-- ZU PRÜFENDER TEXT --
☆ ☆ ☆
Also würde das Lager aus meinem Link passen?
Ist die Gelenkbuchse auch ein Standartteil?
Ich hab mal ein Bild gemacht.
Nachdem ich wieder alles montiert hatte habe ich mit Schrecken bemerkt dass der Umlenkhebel an der Stelle Spiel hat (ca. 1mm wackelt das Ganze wenn ich das Rad leicht anhebe). Kann leider nicht genau sagen, ob das nur an dem defekten Lager liegt, oder ob auch der Umlenkhebel ausgeschlagen ist.
URL=http://fotos.mtb-news.de/photos/view/298988]
	

	
	
		
		

		
			





[/URL]




Das defekte Lager lässt sich einfach rausdrücken?


----------



## raschaa (8. März 2009)

ja lager passt, qualität aber nicht... (skf,fag,ina oder so)

gelenkbuchse von skf

spiel kann auch von den dämpfer buchsen kommen, sind eigentlich auch ein 1 jahres verschleßteil 

ps: sind die "macken im alu um die schraube rum von der schraube bedingt durch das spiel im lager? wenn ja ist das lager ja amtlich am ar$ch


----------



## cdF600 (9. März 2009)

Exakt!
Das Lager ist definitiv im A....!
Die Schraube bewegt sich ca. 1mm hin u. her.
Hoffe bloß, dass der Umlenkhebel nicht beschädigt ist.
Wie bekomme ich denn das alte Lager da raus?
Und das Neue da rein?
Muß ich irgendetwas beachten?
Will da nicht auch noch was kaputt machen.

Edit: Ist das ok?: http://www.kugellagershop-berlin.de/shop/product_info.php?cPath=70&products_id=1381
Kenne mich da leider nicht aus.


----------



## MTB-News.de




----------



## raschaa (9. März 2009)

cdF600 schrieb:


> Exakt!
> Das Lager ist definitiv im A....!
> Die Schraube bewegt sich ca. 1mm hin u. her.
> Hoffe bloß, dass der Umlenkhebel nicht beschädigt ist.
> ...
☆ ☆ ☆
-- EINGABEDATEN --
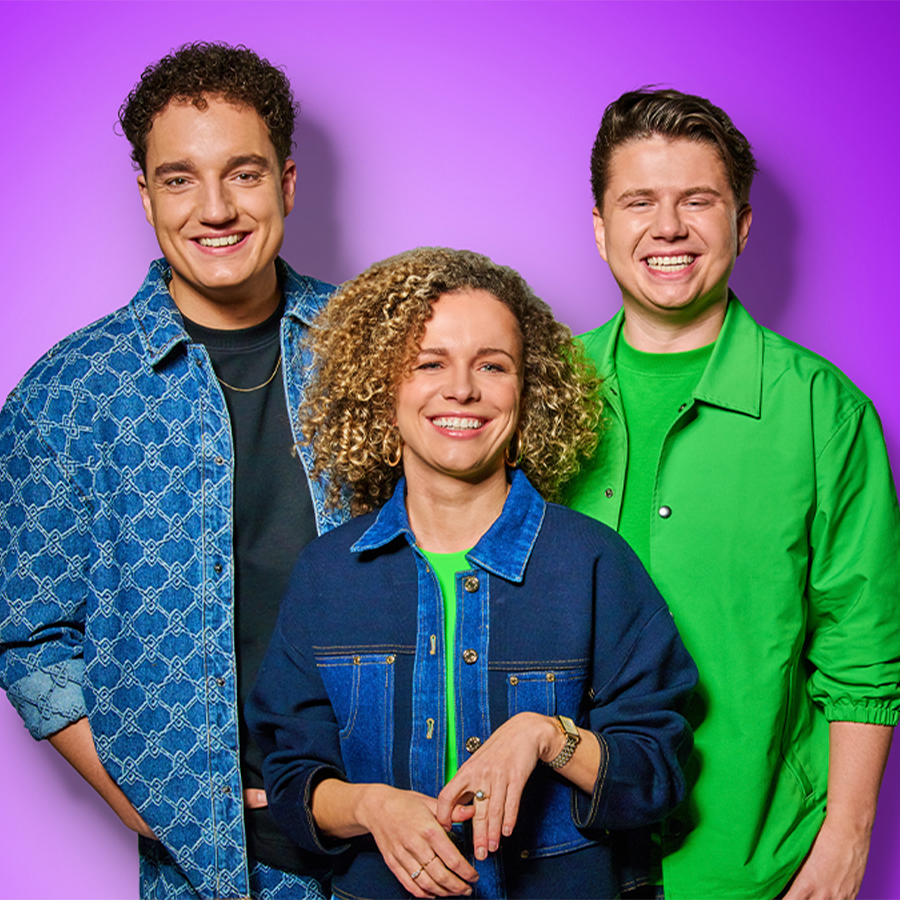 Radio 538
☆ ☆ ☆
-- IHRE AUFGABE --
Woher kann das Spiel laut dem Forumsthread über das defekte Lager außer vom Lager selbst noch kommen? Das Material ist hierfür ohne Bedeutung.

-- ERGEBNIS DER AUFGABE --
Von den Dämpferbuchsen.